**Objectives**
A - Answer these questions using the article on Mexico's police:
(i) How old is Genaro Garcia Luna?
(ii) How many soldiers has Felipe Calderon deployed to confront drug gangs?
(iii) How many members of La Familia were arrested in the operation announced Thursday by Eric Holder?
B - Write out the stretch of the article on Mexico's police from "Senior Official With" through "him as a cop.".
C - Pick up the article on Mexico's police after its last sentence and carry it on.

**Source excerpt**

------------------------------

Pubdate: Sat, 24 Oct 2009
Source: Wall Street Journal (US)
Page: Front Page
Copyright: 2009 Dow Jones & Company, Inc.
Contact:  http://www.wsj.com/
Details: http://www.mapinc.org/media/487
Author: John Lyons
Bookmark: http://www.mapinc.org/topic/Mexico
Bookmark: http://www.mapinc.org/people/Felipe+Calderon

MEXICO'S COPS SEEK UPGRADE

Senior Official With a Storied Past Tries to Emulate FBI

MEXICO CITY -- When pressed about why Mexico is struggling in its 
battle with illegal-drug cartels, Genaro Garcia Luna, the nation's 
top police official, likes to put his inquisitors on the spot with a 
question: Would you encourage your child to become a Mexican cop?

The answer, he says, is often no.

The reputation of Mexican police is so poor that even Mr. Garcia 
Luna, a stocky, frenetic man with close-cropped hair, would have 
given the same answer not long ago. As a young domestic intelligence 
officer at Mexico's spy agency in the 1990s, he says, he would have 
been "offended" if anyone referred to him as a cop.

Now, it is his job to change all that. Mexican President Felipe 
Calderon tapped the 41-year-old to rebuild Mexico's police from 
scratch amid a drug war that's claimed at least 13,000 lives since 
Mr. Calderon took power nearly three years ago. The centerpiece of 
Mr. Garcia Luna's plan: persuading college-educated sons and 
daughters of the middle class to become part of a new, professional 
police corps.

"We've had a corrupt, uneducated police force, without a budget, 
driving stolen vehicles and basically decomposing for 40 years," says 
Mr. Garcia Luna, an engineer by training who was known in his younger 
days for tailing suspects on his motorcycle and personally leading 
raids on kidnapping rings. "I want to break historical inertias."

Mexico's future may depend on it. Unable to rely on the police, Mr. 
Calderon has deployed 45,000 soldiers to confront drug gangs by 
patrolling hot spots, giving cities such as Ciudad Juarez across the 
border from El Paso, Texas, the feel of war zones. But experts say 
military occupations are a short-term fix because traffickers 
ultimately scurry to set up shop somewhere else. Corralling drug 
gangs for the long term requires the kind of deep detective work that 
can uncover money transfers, drug shipments and bribe payments.

Mexico is seeking the capability to pull off the kind of operation 
announced Thursday by U.S. Attorney General Eric Holder: the 
near-simultaneous, multi-U.S. city arrests of 300 members of the 
Mexican "La Familia" drug cartel, which has trafficked a flood of 
methamphetamine into the U.S. while terrorizing Mexico's Michoacan state.

While this week's arrests were a U.S. operation, La Familia is a also 
key front in Mr. Garcia Luna's drug war. Responding to the July 
arrest of a top La Familia boss in Michoacan, the group captured, 
tortured and killed a dozen of Mr. Garcia Luna's federal agents -- 
some of whom were working with the U.S. Drug Enforcement 
Administration on investigations.

"This is not a one-country problem, and solving it will take more 
than a one-country solution," Mr. Holder said Thursday. "La Familia's 
attacks against Mexican law enforcement officials only make the 
valiant effort of our friends and partners across the border more heroic."

------------------------------

**Excerpted data**
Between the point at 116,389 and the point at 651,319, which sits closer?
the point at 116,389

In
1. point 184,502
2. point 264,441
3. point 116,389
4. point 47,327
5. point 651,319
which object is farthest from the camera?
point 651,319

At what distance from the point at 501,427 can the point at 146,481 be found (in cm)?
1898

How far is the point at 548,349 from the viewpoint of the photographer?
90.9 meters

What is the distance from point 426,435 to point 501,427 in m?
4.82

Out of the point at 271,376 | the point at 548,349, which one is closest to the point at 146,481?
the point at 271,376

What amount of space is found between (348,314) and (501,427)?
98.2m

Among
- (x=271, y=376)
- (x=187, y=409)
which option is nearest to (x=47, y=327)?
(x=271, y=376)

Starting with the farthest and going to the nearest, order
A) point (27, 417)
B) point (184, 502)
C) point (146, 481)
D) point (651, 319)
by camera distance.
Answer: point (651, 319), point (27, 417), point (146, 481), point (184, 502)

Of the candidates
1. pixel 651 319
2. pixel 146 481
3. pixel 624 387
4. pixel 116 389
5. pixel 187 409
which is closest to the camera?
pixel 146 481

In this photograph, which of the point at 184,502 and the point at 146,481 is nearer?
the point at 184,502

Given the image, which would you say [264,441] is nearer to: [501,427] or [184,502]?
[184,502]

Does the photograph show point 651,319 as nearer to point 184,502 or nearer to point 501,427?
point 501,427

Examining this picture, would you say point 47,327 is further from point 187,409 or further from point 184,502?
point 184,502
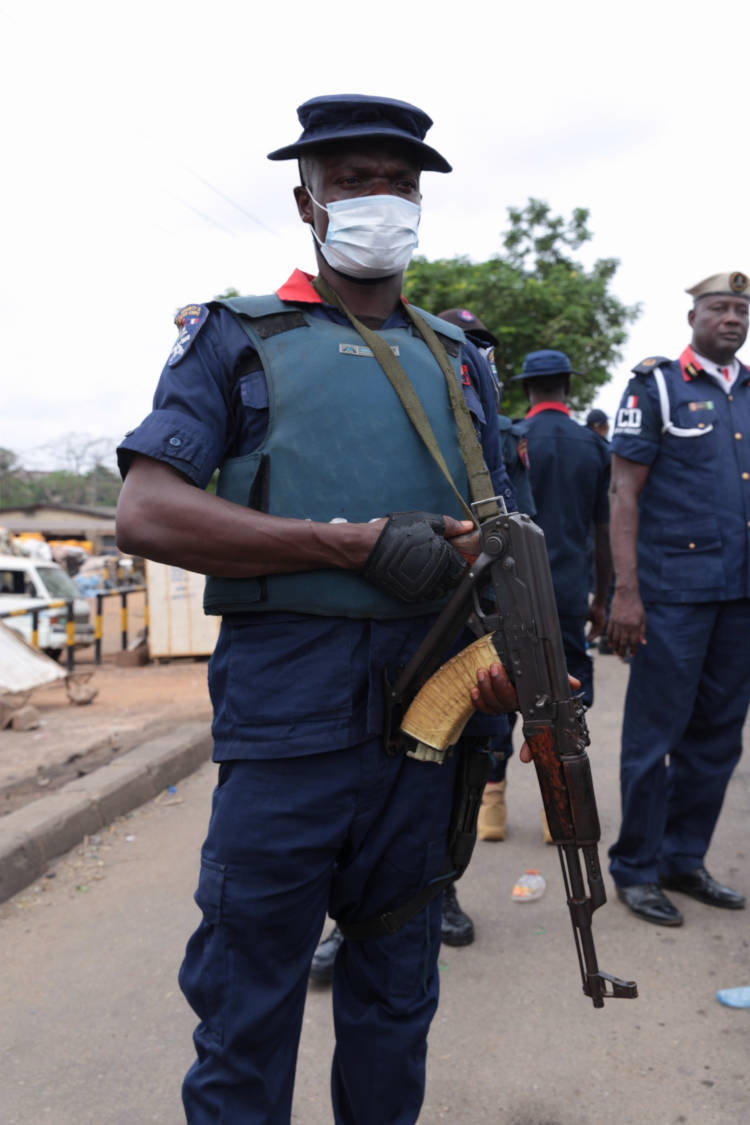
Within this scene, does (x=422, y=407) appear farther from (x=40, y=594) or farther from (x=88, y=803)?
(x=40, y=594)

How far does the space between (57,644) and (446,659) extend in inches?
480

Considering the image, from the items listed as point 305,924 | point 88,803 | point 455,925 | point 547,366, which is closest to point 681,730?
point 455,925

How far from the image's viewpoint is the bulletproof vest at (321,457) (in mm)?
1616

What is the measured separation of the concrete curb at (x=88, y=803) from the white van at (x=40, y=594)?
6.84 m

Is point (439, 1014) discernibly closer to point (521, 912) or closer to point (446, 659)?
point (521, 912)

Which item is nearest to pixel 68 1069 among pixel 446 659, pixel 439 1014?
pixel 439 1014

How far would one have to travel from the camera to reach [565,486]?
4.06 m

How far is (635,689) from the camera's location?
3387 millimetres

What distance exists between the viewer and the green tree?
1852 centimetres

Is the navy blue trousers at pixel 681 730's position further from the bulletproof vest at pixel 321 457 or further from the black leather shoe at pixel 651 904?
the bulletproof vest at pixel 321 457

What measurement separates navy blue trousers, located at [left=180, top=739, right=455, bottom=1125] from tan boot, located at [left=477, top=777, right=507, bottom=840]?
225 centimetres

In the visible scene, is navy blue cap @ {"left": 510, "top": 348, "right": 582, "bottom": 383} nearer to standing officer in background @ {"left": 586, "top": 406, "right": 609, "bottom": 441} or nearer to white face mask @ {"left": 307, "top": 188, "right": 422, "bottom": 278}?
white face mask @ {"left": 307, "top": 188, "right": 422, "bottom": 278}

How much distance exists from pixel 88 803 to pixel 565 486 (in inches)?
103

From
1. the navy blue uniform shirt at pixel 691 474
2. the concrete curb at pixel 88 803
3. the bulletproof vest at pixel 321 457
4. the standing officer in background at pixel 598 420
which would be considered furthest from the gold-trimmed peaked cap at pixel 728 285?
the standing officer in background at pixel 598 420
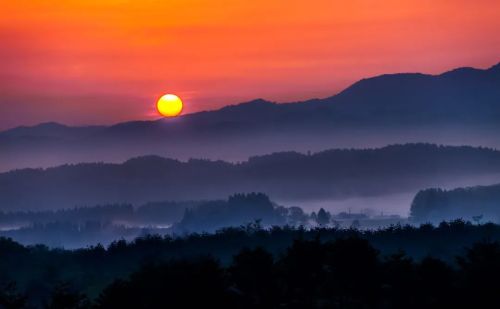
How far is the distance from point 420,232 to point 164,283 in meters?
69.9

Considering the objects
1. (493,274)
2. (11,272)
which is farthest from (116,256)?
(493,274)

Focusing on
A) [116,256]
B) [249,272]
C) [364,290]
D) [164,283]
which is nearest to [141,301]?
[164,283]

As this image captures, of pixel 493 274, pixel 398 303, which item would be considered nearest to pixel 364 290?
pixel 398 303

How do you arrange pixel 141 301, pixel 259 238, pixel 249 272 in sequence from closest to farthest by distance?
pixel 141 301 → pixel 249 272 → pixel 259 238

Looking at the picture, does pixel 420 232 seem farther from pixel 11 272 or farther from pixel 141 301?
pixel 141 301

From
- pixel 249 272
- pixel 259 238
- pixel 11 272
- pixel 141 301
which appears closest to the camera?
pixel 141 301

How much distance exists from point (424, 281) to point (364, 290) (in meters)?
4.68

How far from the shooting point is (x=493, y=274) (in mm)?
94125

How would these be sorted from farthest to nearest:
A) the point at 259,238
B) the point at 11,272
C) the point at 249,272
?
1. the point at 259,238
2. the point at 11,272
3. the point at 249,272

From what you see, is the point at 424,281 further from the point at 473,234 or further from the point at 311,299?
the point at 473,234

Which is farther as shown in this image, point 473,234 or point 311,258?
point 473,234

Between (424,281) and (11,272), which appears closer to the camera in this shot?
(424,281)

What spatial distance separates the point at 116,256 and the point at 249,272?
2260 inches

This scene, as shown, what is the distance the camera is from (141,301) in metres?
92.7
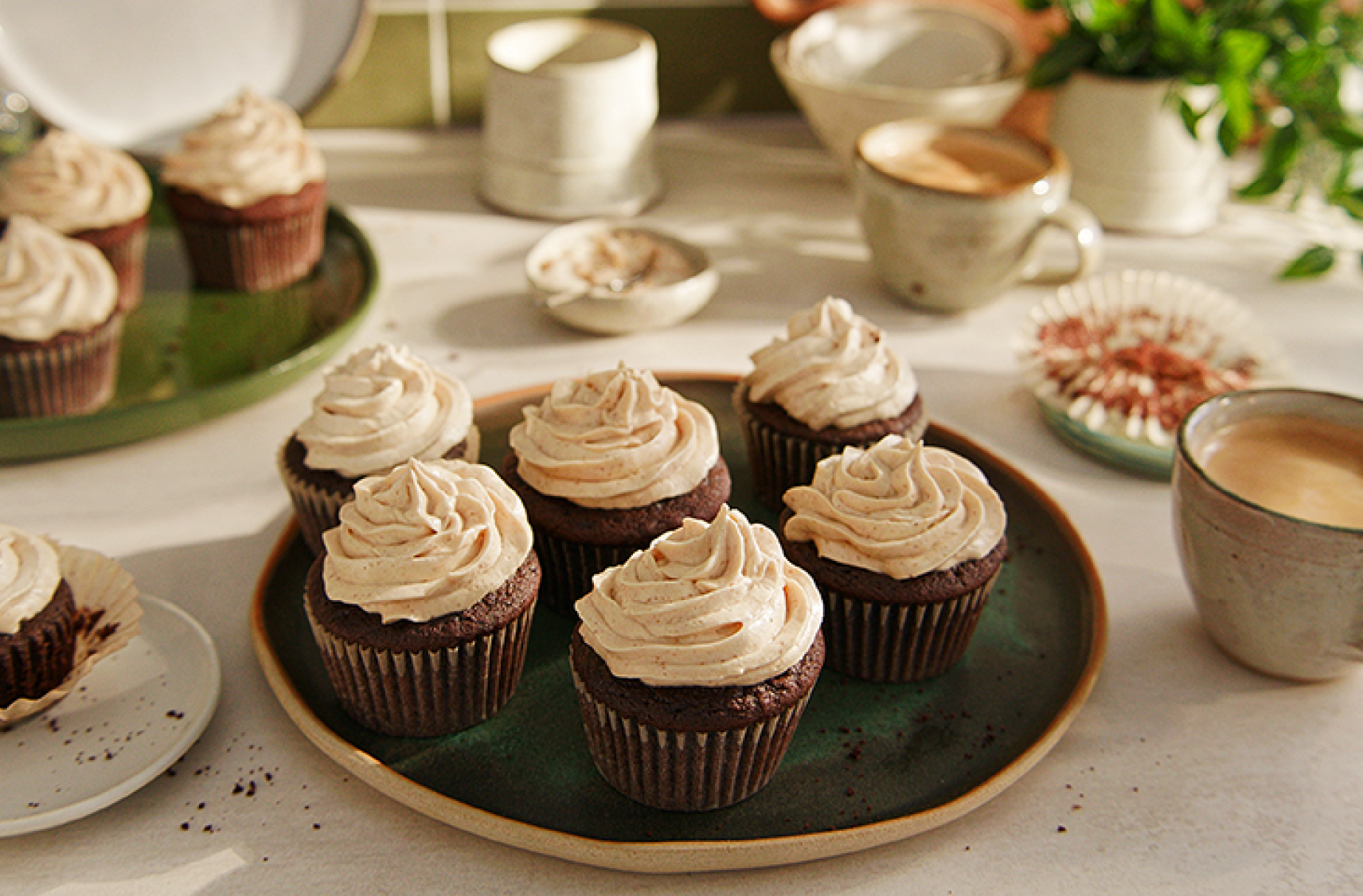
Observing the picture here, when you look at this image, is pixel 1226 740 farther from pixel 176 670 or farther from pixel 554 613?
pixel 176 670

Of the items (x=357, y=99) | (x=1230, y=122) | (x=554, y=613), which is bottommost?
(x=554, y=613)

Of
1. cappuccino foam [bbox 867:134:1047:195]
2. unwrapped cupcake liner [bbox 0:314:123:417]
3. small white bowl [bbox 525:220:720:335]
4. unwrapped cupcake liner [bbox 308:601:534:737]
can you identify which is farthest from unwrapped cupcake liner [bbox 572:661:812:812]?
cappuccino foam [bbox 867:134:1047:195]

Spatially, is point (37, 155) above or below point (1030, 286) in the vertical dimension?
above

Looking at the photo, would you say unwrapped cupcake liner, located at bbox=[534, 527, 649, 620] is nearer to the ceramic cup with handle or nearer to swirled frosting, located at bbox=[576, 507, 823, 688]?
swirled frosting, located at bbox=[576, 507, 823, 688]

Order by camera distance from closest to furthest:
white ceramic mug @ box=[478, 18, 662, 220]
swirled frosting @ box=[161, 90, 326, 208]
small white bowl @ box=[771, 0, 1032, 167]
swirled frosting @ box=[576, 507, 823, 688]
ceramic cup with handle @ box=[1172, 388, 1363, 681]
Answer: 1. swirled frosting @ box=[576, 507, 823, 688]
2. ceramic cup with handle @ box=[1172, 388, 1363, 681]
3. swirled frosting @ box=[161, 90, 326, 208]
4. white ceramic mug @ box=[478, 18, 662, 220]
5. small white bowl @ box=[771, 0, 1032, 167]

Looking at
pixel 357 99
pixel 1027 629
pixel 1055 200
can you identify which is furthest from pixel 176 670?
pixel 357 99

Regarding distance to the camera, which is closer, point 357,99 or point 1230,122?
point 1230,122

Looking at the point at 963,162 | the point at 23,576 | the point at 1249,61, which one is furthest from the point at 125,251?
the point at 1249,61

------------------------------

**Answer list**
A -
(i) 41
(ii) 45,000
(iii) 300

B -
Senior Official With a Storied Past Tries to Emulate FBI

MEXICO CITY -- When pressed about why Mexico is struggling in its 
battle with illegal-drug cartels, Genaro Garcia Luna, the nation's 
top police official, likes to put his inquisitors on the spot with a 
question: Would you encourage your child to become a Mexican cop?

The answer, he says, is often no.

The reputation of Mexican police is so poor that even Mr. Garcia 
Luna, a stocky, frenetic man with close-cropped hair, would have 
given the same answer not long ago. As a young domestic intelligence 
officer at Mexico's spy agency in the 1990s, he says, he would have 
been "offended" if anyone referred to him as a cop.

C -
Mr. Garcia Luna has modeled his new Federal Police force after the 
U.S. Federal Bureau of Investigation and other international 
agencies, with modern equipment, technology and enhanced 
investigative powers like wiretaps. His plan is to gradually replace 
the army on the drug war's front lines with this two-and-a-half 
year-old force of around 40,000 cops. For now, the army is still in 
place, and the government won't give a timeline for pulling the troops out.

The challenge is enormous. The average Mexican cop never made it past 
the eighth grade. Some can't read or write. Many Mexicans' only 
contact with a beat cop comes when they pay $5 bribes to get out of 
traffic stops. In some cities like Tijuana, well over half the local 
cops have recently failed lie-detector tests, according to one former 
city official familiar with the tests. In 2007, local cops in the 
Pacific resort town of Rosarito ambushed a new police chief drafted 
to help clean things up. He lived, but his bodyguard didn't.

Mr. Garcia Luna's supporters, including senior officials in the 
Calderon government and a group of businessmen he helped when members 
of their families were kidnapped over the years, see him as a Mexican 
Eliot Ness, the 1930s-era Chicago crime fighter. They say he is 
risking his life -- four of his top aides have already been gunned 
down -- to keep the nation from disintegrating into a narco-state. 
They point out that so far his Federal Police have seized nearly 30 
tons of cocaine and arrested more than 300 prominent traffickers.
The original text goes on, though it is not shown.